Assim, ao invés de juristas, jornalistas, etc. unirem-se contra Bolsonaro, foram obrigados a unir-se contra o inquérito de Toffoli, que conta, no momento, com o apoio do PT…
Todos sentem essa situação como desconfortável. Daí o conjunto de declarações de entidades e personalidades contra esse inquérito.
Há muito frisamos a falta de condição de Toffoli para ser ministro do STF. Falta a ele, para começo de conversa, o “notório saber jurídico”, que é uma exigência da função.
Falta-lhe, também, bom senso. Mais ainda para ser presidente do STF. A rigor, Toffoli transformou a função em um cargo, com as fantasias inerentes a quem jamais se achou, com razão, capaz de ocupá-lo – daí a sua ilusão de que a Presidência do STF é capaz de protegê-lo de qualquer coisa, inclusive da verdade.
Há cerca de um mês, quando Toffoli anunciou a abertura de um inquérito supostamente para apurar uma campanha de injúrias, calúnias e difamações contra o tribunal máximo do país, escrevemos um artigo, apontando algumas anomalias e estranhando as circunstâncias.
No entanto, acabamos por não publicá-lo. Não estava claro, então, o verdadeiro objetivo desse inquérito. Ater-se apenas a aspectos formais das leis – por exemplo, o fato de que, nesse inquérito, se fosse sério, o STF, contra a Constituição, seria, ao mesmo tempo, vítima, investigador e juiz – pode, muitas vezes, redundar naquilo que Rui Barbosa chamou de “prevaricação judiciária”: uma manobra para impedir que aquilo que é justo prevaleça (Rui, nesse trecho, estava se referindo aos juízes, e não aos jornalistas ou escritores que comentam decisões de juízes; mas não há razão para achar que, nisto, haja diferença entre uns e outros. V. O justo e a justiça política, in Obras Completas de Rui Barbosa, vol.

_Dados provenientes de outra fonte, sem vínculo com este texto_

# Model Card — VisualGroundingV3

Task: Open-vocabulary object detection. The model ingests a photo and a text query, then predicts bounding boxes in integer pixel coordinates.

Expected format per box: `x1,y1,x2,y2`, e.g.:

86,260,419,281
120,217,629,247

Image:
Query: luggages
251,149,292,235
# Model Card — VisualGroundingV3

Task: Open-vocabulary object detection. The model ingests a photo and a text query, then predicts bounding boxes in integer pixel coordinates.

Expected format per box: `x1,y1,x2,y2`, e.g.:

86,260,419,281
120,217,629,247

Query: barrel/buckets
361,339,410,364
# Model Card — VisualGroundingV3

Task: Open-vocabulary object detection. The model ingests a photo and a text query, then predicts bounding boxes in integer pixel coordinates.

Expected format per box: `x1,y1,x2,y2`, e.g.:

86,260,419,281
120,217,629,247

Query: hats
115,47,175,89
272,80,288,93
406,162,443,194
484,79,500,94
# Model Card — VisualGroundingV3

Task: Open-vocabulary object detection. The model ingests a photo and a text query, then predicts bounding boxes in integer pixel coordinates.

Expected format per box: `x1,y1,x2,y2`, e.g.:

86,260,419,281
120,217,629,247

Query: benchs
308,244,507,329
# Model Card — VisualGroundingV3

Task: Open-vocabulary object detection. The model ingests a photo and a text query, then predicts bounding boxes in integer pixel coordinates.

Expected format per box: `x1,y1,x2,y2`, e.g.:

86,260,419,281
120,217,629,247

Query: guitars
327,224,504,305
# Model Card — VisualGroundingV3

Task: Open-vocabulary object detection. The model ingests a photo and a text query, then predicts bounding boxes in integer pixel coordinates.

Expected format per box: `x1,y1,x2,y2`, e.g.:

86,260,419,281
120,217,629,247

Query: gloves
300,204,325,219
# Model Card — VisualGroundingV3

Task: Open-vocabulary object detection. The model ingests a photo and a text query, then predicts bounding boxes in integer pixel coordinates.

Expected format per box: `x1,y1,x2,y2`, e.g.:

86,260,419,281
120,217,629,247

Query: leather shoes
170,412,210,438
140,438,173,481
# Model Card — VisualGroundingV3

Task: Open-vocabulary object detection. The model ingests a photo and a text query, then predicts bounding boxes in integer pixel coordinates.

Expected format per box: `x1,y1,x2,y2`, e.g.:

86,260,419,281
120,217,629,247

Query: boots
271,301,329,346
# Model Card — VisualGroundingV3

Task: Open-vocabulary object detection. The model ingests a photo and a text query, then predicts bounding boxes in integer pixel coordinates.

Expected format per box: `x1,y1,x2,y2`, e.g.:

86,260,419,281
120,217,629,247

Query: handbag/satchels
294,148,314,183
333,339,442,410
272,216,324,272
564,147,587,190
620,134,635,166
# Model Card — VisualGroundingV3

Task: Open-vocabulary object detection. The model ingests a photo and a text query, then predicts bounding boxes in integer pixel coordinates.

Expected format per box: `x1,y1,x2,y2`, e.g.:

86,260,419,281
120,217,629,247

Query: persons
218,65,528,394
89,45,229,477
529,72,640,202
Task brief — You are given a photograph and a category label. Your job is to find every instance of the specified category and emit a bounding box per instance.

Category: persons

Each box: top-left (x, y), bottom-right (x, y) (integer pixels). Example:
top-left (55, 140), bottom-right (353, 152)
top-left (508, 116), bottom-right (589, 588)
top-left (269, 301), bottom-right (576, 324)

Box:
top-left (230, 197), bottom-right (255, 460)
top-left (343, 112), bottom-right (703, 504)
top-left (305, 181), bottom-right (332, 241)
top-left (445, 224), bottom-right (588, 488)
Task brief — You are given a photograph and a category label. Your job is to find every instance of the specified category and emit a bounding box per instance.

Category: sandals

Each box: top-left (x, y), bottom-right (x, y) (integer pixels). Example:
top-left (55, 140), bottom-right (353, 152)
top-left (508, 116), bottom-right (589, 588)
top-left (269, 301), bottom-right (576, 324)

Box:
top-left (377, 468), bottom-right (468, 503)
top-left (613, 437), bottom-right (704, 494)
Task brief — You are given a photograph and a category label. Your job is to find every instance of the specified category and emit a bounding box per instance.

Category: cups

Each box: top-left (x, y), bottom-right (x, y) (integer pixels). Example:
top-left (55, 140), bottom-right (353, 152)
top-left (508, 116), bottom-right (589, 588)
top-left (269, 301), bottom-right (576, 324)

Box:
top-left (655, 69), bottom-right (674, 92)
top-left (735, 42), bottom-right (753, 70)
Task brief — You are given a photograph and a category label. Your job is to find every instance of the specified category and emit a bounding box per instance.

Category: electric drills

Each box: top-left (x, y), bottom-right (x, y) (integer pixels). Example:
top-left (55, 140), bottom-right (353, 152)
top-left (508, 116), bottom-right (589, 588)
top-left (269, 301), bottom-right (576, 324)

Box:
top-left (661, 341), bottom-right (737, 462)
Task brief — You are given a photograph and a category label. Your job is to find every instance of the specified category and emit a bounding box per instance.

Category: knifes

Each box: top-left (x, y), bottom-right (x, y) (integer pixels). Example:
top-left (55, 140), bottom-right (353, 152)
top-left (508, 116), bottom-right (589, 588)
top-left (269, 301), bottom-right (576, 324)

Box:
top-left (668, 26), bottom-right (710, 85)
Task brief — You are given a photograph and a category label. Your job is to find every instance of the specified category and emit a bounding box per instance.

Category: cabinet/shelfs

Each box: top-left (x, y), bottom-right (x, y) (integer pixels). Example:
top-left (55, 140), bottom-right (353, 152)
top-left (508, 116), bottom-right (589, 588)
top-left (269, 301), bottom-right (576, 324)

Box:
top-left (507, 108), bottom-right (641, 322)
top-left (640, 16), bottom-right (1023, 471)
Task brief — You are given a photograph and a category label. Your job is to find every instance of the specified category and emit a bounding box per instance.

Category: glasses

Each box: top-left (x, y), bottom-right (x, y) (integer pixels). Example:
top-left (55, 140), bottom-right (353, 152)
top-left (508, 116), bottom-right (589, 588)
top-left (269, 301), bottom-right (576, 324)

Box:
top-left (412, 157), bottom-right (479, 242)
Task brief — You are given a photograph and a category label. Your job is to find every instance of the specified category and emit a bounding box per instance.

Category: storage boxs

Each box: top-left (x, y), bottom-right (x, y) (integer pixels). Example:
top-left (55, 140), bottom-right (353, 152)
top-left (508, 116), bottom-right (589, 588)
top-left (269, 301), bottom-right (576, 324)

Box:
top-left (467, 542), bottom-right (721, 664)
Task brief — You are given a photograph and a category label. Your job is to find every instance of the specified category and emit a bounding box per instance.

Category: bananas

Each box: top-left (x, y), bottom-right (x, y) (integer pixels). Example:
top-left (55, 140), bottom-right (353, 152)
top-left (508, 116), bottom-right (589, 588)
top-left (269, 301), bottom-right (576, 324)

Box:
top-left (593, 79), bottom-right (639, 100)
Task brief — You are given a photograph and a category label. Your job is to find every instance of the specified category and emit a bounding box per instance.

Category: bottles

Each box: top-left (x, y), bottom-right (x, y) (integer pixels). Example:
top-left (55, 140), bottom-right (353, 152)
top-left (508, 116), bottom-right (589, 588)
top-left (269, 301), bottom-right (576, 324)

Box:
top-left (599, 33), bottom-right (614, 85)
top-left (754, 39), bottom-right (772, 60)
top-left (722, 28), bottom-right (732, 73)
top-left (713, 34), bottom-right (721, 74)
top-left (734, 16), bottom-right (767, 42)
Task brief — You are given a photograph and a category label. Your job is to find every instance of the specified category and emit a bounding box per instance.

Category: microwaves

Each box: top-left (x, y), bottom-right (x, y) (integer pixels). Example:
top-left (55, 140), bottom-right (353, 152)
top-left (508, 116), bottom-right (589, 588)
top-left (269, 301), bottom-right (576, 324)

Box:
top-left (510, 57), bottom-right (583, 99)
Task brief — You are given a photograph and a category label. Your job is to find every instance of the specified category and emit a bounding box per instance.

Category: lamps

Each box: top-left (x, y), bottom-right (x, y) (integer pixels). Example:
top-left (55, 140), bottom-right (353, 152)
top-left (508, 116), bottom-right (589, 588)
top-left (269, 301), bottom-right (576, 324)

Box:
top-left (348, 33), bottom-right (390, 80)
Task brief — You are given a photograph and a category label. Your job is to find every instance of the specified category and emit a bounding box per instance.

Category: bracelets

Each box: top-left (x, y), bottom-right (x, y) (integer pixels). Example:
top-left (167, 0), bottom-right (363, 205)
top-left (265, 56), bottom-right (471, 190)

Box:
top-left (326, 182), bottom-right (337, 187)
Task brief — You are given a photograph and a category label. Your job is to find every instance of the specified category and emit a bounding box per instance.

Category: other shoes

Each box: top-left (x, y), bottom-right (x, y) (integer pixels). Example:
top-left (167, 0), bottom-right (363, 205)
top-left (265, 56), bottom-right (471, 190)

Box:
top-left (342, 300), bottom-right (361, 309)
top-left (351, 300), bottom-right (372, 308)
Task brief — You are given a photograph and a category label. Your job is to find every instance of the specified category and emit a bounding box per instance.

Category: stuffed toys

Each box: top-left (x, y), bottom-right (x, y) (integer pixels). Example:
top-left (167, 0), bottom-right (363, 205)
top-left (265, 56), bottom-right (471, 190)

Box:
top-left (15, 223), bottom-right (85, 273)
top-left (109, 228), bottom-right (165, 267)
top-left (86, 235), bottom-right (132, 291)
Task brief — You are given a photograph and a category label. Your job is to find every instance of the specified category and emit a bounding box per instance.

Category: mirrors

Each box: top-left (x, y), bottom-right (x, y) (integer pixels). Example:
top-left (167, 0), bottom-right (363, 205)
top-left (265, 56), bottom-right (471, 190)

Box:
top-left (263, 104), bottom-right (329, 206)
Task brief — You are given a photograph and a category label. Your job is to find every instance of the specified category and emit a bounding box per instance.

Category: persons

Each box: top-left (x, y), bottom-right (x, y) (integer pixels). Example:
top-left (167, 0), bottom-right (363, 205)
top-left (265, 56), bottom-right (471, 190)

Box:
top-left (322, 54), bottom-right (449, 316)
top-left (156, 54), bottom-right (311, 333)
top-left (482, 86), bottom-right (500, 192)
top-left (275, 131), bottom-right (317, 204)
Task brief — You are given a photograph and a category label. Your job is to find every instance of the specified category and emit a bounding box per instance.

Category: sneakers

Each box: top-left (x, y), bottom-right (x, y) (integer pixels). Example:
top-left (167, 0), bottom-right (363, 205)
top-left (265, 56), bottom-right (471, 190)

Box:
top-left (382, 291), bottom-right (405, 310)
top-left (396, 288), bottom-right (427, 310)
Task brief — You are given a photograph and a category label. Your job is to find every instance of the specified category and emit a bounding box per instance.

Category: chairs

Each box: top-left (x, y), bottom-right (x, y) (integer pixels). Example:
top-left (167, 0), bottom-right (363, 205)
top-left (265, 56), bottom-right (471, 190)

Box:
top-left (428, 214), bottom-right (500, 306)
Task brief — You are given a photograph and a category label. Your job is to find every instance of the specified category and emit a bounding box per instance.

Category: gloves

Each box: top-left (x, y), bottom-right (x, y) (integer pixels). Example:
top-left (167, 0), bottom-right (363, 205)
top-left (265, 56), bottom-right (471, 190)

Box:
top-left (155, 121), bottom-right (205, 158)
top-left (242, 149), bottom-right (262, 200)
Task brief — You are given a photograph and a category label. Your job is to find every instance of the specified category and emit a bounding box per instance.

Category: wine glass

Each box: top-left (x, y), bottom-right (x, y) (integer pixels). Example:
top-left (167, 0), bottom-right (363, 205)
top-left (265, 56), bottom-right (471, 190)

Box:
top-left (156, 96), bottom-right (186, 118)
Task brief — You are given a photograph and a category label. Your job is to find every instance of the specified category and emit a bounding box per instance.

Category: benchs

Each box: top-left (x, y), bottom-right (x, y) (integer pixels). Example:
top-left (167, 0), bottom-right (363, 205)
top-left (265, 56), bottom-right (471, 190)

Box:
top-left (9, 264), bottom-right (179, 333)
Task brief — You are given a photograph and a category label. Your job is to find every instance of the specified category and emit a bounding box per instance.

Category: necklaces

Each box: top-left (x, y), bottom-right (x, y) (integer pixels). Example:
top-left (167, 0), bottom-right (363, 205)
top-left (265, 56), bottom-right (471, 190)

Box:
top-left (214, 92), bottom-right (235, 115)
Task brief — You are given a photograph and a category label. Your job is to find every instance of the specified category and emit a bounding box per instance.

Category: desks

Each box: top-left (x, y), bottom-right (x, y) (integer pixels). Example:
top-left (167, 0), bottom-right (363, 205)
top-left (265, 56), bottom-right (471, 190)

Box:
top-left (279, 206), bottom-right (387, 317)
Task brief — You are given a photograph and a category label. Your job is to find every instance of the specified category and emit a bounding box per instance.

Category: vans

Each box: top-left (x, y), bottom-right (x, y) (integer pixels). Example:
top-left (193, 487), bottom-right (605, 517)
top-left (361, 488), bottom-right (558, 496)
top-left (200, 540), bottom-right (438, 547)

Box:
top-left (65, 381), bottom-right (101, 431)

XXVI, tomo IV, p. 191).
Mas a verdade é que os aspectos jurídico-formais sempre expressam um determinado conteúdo político e social.
O que faz um cidadão que se sente ofendido por uma campanha de difamação?
Deixando de lado o chamado desforço físico – que não é recomendado pela lei – esse cidadão pode recorrer à polícia ou ao Ministério Público (é o recurso a este último que se chama, comumente, “recorrer à Justiça”, pois somente o promotor ou procurador pode denunciar um agressor à Justiça).
Nenhum cidadão pode instalar uma investigação oficial sobre um ato de que foi vítima – muito menos pode julgar os culpados.
O STF não é diferente, nisso, de qualquer um de nós.
Então, por que o presidente do STF não recorreu à Polícia Federal ou à Procuradoria Geral da República para a instauração do inquérito sobre a campanha de difamação ao Tribunal?
Foi a falta de resposta a essa questão que nos fez suspender a publicação do artigo de que falamos acima.
Nossa função social não é, sem dúvida, despejar sobre o leitor aquilo que não entendemos – ou fabricar uma resposta, sem levar em conta se ela é verdadeira ou falsa.
FUNDAMENTO
No caso, havia um elemento agravante: o comportamento pouco sereno do procurador Dallagnol, na força-tarefa da Operação Lava Jato em Curitiba, não era muito propício a inspirar confiança. Nem em nós, nem na procuradora geral da República, Raquel Dodge (v. Dallagnol coloca em risco, outra vez, a Operação Lava Jato).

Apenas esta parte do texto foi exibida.